O sr. diz que quando estuda o colapso de uma sociedade procura por cinco características comuns: o grau e a natureza do dano ambiental; o grau e a natureza das mudanças climáticas; o nível de hostilidade das sociedades vizinhas; o grau de confiabilidade dos parceiros comerciais; e a resposta da sociedade aos seus problemas. Há algum país hoje que preencha negativamente todos esses itens?

- Sim, há hoje em dia cerca de 25 países em que eu encontro essas características de maneira negativa. Um deles? O Haiti, que divide a ilha de Hispaniola com a República Dominicana. O país tem problemas terríveis de desflorestamento, o que causou mudanças de clima, com a redução da quantidade de chuva. Aliás, o Brasil vai enfrentar ou já enfrenta problema semelhante, por conta da Amazônia. Mas voltando ao Haiti: eles têm inimigos, moderados, mas inimigos, e não há muitas nações amigas dispostas a ajudar o país. Por fim, o Haiti tem problemas com a resposta da população à mudança: uma elite política e econômica interessada em continuar rica e poderosa e não em resolver os problemas do país e de seu povo.

O Brasil está na lista?

- (Irônico) Não, tenho absoluta convicção de que a elite política brasileira está mais interessada em ajudar o povo do que em enriquecer.

Assim como vem fazendo a administração de Bush?

- (risos) Exatamente! Você capturou o espírito.

Já esteve no Brasil?

- Infelizmente, não. Fui convidado algumas vezes, e penso em ir. Mas estive em Iquitos, na Amazônia peruana.

Tendo visto in loco a floresta, qual seu prognóstico?

- Vejo muitas possibilidades. É o complexo biológico mais rico da Terra, o ambiente que tem mais plantas e espécies animais do planeta e na parte brasileira vejo a mais rica floresta do mundo, uma farmácia a céu aberto. Mas a floresta amazônica sobrevive de sua grande quantidade de chuva. Quando você corta as grandes árvores, diminui a quantidade de chuva. Vejo problemas ainda na riqueza do solo, cujos nutrientes vêm principalmente dessas grandes árvores, que estão sendo cortadas. Esse é o maior problema no Brasil hoje.

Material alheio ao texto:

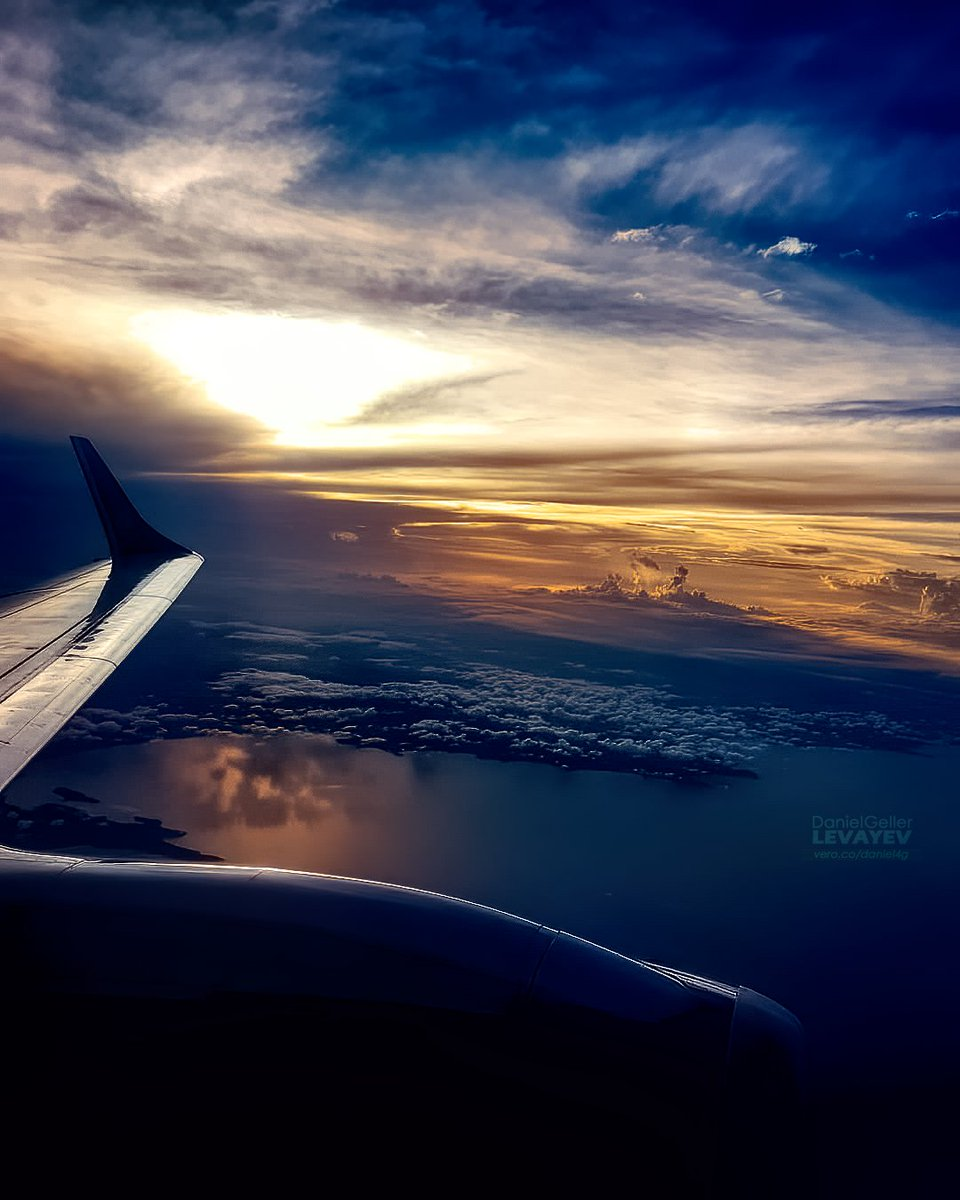 Heaven Is A Place On Earth  #picoftheday #photography #photooftheday #sky #flight #clouds #wings #igers #igaddict #huawei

Há colegas seus de academia que dizem que a próxima guerra será por água, não por petróleo.

- Não necessariamente. Há muito pelo que ir à guerra ainda. Há lugares em que a próxima guerra será causada por fome. Mas concordo que a água já é um problema sério. Síria e Turquia, aliás, China e Bangladesh e Vietnã, EUA e México, Hungria e Eslováquia, todos já estão brigando por água. Mas a grande guerra do petróleo ainda está longe de acabar. A Venezuela, um dos maiores exportadores para os EUA, anunciou na semana passada que assinou acordo de fornecimento com a China. Eis um potencial conflito entre China e EUA.

Por fim, o sr. acha que a reeleição de Bush contribui para o colapso das civilizações?

- Eu tenho ouvido muito esta pergunta desde novembro último. (Risos). Tenho duas respostas. Primeiro, ao escrever meu livro não quis pregar aos convertidos, a quem já aceita que vivemos um grande problema ambiental, mas convencer os que discordam dessa idéia. E, se eu quero convencer estas pessoas, é importante que eu não insulte George W. Bush e quem pensa como ele. E já deu resultados: eu comecei a ser procurado por ministros e parentes próximos do presidente sobre o assunto. Segundo, lembre-se de que o presidente não é a única pessoa que determina a política ambiental do país. Há os Estados, e muitos têm políticas avançadas. Por exemplo, a Califórnia; Schwarzenegger está processando a União e está sendo processado de volta em diversas questões ambientais.